→ **Görev**: Aşağıdaki kayıtlarda "How great a distance is" ifadesini içeren satırla başlayıp kayıtların son satırıyla biten satırları, iki uç dahil, hiç değiştirmeden yeniden yazın. Resimleri cevaba almayın.

→ **Verilen malzeme**:
──────

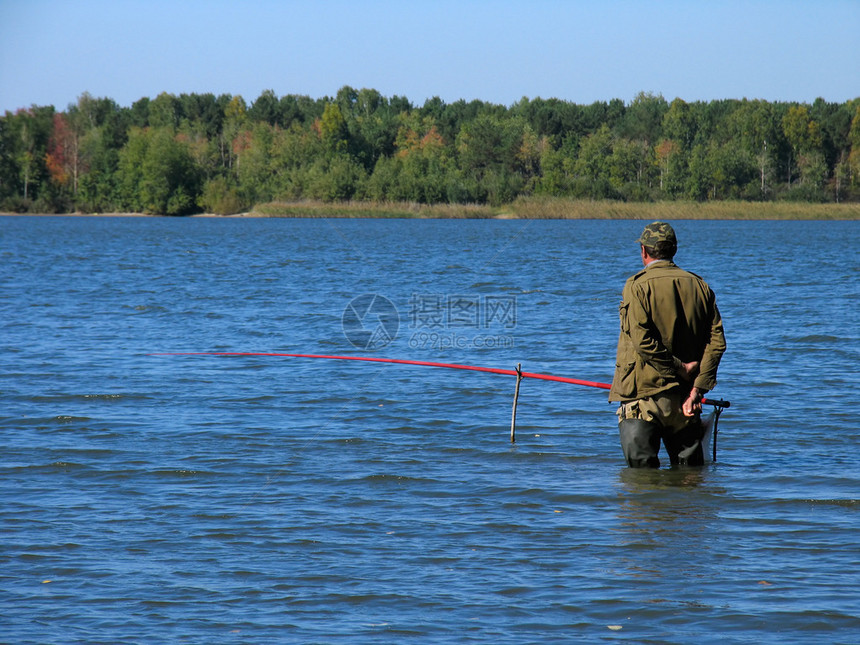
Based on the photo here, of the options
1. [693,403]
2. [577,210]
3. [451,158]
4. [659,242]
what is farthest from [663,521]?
[451,158]

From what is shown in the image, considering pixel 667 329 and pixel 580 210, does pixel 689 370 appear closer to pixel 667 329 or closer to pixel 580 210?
pixel 667 329

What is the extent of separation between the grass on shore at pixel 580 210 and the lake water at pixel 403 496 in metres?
59.8

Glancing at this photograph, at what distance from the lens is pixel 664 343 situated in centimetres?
642

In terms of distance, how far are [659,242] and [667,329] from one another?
58 centimetres

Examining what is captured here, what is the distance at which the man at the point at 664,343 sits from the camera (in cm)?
632

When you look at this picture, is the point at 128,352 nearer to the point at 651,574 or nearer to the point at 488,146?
the point at 651,574

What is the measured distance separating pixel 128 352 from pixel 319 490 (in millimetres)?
8132

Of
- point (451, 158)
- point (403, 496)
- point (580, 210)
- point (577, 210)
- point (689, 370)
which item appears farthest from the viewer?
point (451, 158)

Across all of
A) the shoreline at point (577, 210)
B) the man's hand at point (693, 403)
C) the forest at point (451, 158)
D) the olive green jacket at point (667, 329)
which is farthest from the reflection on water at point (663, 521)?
the forest at point (451, 158)

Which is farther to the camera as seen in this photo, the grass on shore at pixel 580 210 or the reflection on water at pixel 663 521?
the grass on shore at pixel 580 210

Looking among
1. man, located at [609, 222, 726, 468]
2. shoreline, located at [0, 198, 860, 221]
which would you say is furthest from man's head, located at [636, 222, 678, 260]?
shoreline, located at [0, 198, 860, 221]

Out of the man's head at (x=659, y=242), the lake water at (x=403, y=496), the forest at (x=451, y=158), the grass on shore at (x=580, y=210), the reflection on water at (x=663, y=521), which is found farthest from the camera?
the forest at (x=451, y=158)

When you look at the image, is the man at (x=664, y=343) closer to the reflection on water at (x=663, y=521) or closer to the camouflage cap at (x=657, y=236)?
the camouflage cap at (x=657, y=236)

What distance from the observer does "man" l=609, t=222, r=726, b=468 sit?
6316mm
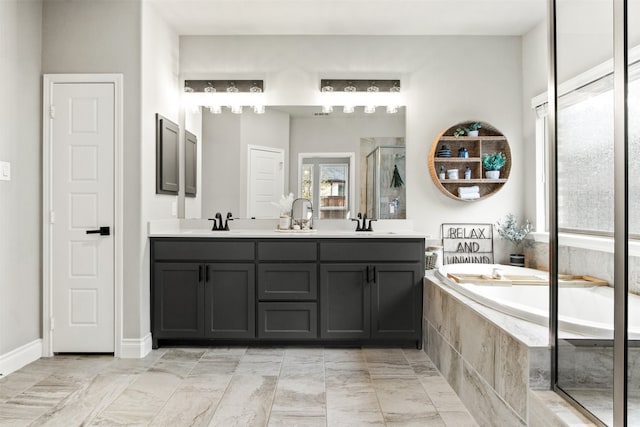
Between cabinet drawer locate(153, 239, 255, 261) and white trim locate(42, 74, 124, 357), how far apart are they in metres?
0.32

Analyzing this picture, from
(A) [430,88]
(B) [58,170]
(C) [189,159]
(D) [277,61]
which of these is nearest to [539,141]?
(A) [430,88]

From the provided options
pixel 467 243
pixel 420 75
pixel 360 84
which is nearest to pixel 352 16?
pixel 360 84

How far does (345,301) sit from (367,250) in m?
0.42

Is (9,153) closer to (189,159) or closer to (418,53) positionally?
(189,159)

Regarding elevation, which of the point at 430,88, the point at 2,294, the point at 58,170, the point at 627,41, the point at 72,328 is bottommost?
the point at 72,328

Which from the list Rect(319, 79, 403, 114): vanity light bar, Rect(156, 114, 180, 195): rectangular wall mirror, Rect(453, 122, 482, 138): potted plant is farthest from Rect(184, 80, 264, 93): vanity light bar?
Rect(453, 122, 482, 138): potted plant

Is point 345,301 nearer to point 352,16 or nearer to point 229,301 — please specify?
point 229,301

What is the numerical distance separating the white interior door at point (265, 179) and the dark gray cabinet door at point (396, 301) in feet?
3.75

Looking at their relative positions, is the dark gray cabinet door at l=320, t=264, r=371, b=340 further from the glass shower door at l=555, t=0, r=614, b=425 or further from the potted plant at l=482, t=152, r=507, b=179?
the glass shower door at l=555, t=0, r=614, b=425

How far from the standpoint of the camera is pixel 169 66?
3.49m

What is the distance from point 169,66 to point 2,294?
211 centimetres

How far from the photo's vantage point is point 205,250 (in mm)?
3133

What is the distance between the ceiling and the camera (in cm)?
318

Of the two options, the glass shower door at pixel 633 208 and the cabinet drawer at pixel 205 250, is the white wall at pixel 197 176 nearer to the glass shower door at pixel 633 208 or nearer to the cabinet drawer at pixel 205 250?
the cabinet drawer at pixel 205 250
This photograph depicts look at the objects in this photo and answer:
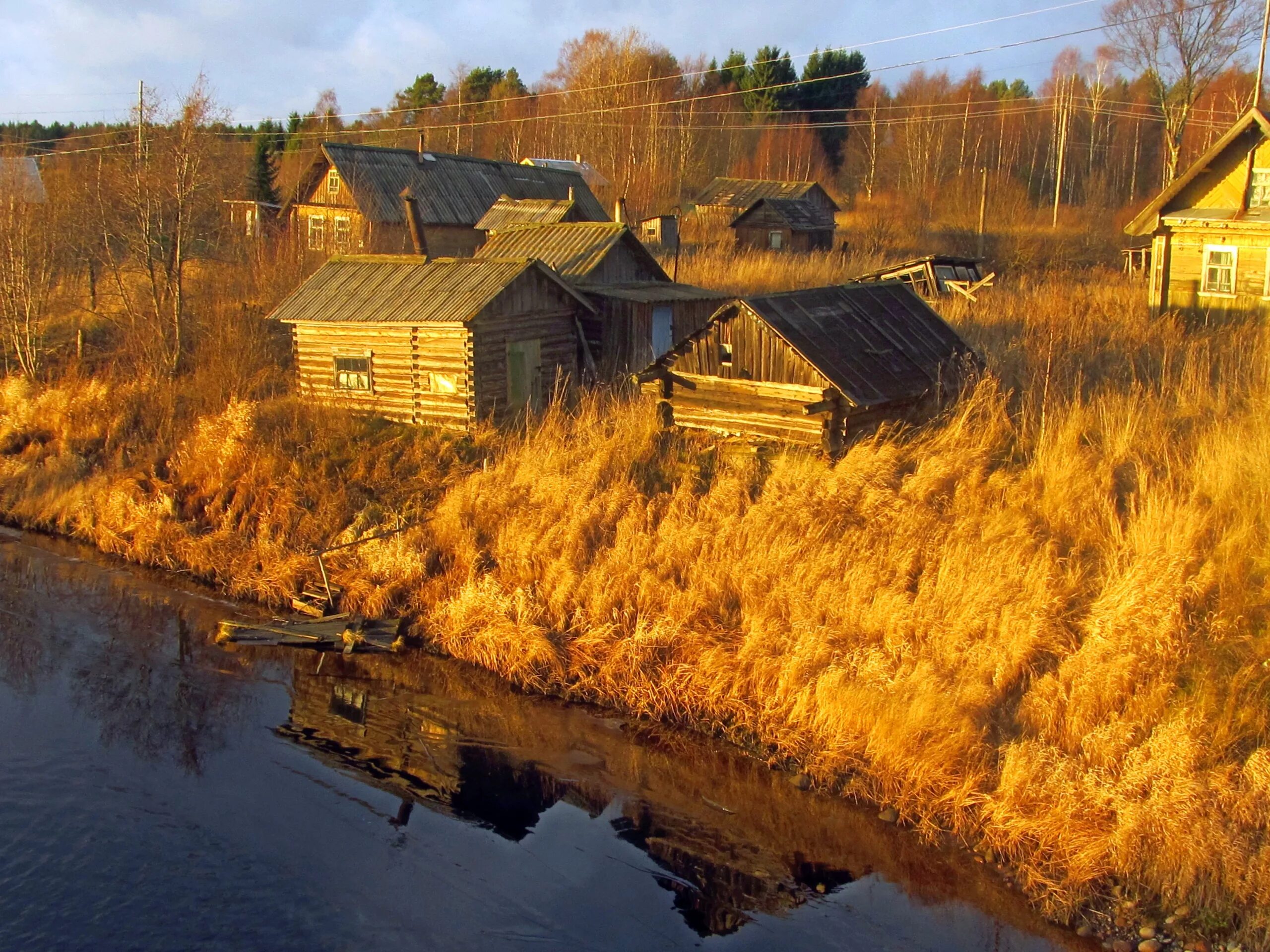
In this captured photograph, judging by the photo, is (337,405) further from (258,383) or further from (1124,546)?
(1124,546)

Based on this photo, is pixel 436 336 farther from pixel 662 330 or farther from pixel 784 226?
pixel 784 226

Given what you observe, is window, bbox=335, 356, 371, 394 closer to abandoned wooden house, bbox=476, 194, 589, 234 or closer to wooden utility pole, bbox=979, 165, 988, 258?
abandoned wooden house, bbox=476, 194, 589, 234

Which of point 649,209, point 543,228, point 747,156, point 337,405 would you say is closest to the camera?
point 337,405

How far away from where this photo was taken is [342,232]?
32.2 metres

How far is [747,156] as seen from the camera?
196ft

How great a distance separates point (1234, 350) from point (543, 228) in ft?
46.4

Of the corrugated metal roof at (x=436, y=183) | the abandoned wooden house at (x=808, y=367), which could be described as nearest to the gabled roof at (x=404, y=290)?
the abandoned wooden house at (x=808, y=367)

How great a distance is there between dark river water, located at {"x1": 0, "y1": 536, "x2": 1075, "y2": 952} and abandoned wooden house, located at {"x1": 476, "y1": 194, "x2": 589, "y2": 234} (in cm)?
1634

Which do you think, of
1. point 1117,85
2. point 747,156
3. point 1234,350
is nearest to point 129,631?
point 1234,350

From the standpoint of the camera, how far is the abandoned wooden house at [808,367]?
14492mm

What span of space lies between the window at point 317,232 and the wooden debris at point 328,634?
19.0m

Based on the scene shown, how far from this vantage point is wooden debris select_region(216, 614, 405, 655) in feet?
46.9

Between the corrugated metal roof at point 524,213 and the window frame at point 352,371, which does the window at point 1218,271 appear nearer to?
the corrugated metal roof at point 524,213

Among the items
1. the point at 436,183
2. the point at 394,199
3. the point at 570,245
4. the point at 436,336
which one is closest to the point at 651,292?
Result: the point at 570,245
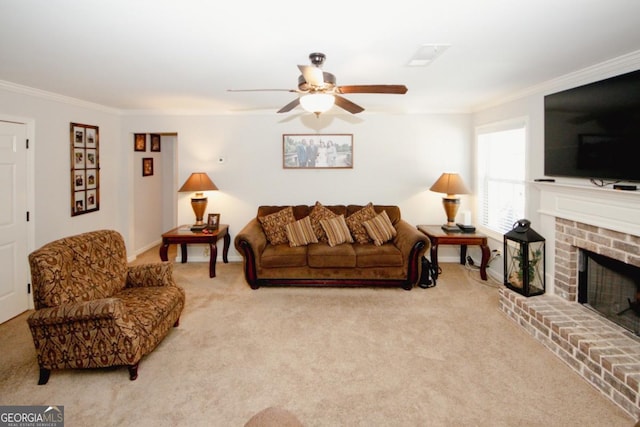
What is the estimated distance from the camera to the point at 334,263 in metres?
4.43

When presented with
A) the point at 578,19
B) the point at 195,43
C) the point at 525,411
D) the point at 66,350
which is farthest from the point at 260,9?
the point at 525,411

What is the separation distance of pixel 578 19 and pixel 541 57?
0.78 metres

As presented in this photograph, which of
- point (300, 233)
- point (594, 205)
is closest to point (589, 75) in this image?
point (594, 205)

──────

→ **Alıştırma sonucu**:
How great a distance is there between dark river water, located at {"x1": 0, "y1": 536, "x2": 1075, "y2": 952} and abandoned wooden house, located at {"x1": 476, "y1": 194, "x2": 589, "y2": 234} (in cm)?
1634

Which do you think, of
1. point 1117,85
2. point 747,156
3. point 1234,350
is nearest to point 129,631?
point 1234,350

From the standpoint of the camera, how far is the abandoned wooden house at [808,367]?
14492mm

What span of space lies between the window at point 317,232 and the wooden debris at point 328,634?
19.0m

Based on the scene shown, how far from this vantage point is wooden debris select_region(216, 614, 405, 655) in feet?
46.9

Between the corrugated metal roof at point 524,213 and the window frame at point 352,371, which does the window at point 1218,271 appear nearer to?
the corrugated metal roof at point 524,213

Among the items
1. the point at 436,183
2. the point at 394,199
3. the point at 570,245
4. the point at 436,336
which one is closest to the point at 651,292?
Result: the point at 570,245
What is the estimated distance from the camera to the point at 334,263 in metres?
4.43

When presented with
A) the point at 578,19
B) the point at 195,43
C) the point at 525,411
D) the point at 66,350
which is farthest from the point at 260,9?
the point at 525,411

What is the separation distance of pixel 578 19 and pixel 541 57?
0.78 metres

As presented in this photograph, which of
- point (300, 233)
- point (594, 205)
is closest to point (589, 75) in this image?
point (594, 205)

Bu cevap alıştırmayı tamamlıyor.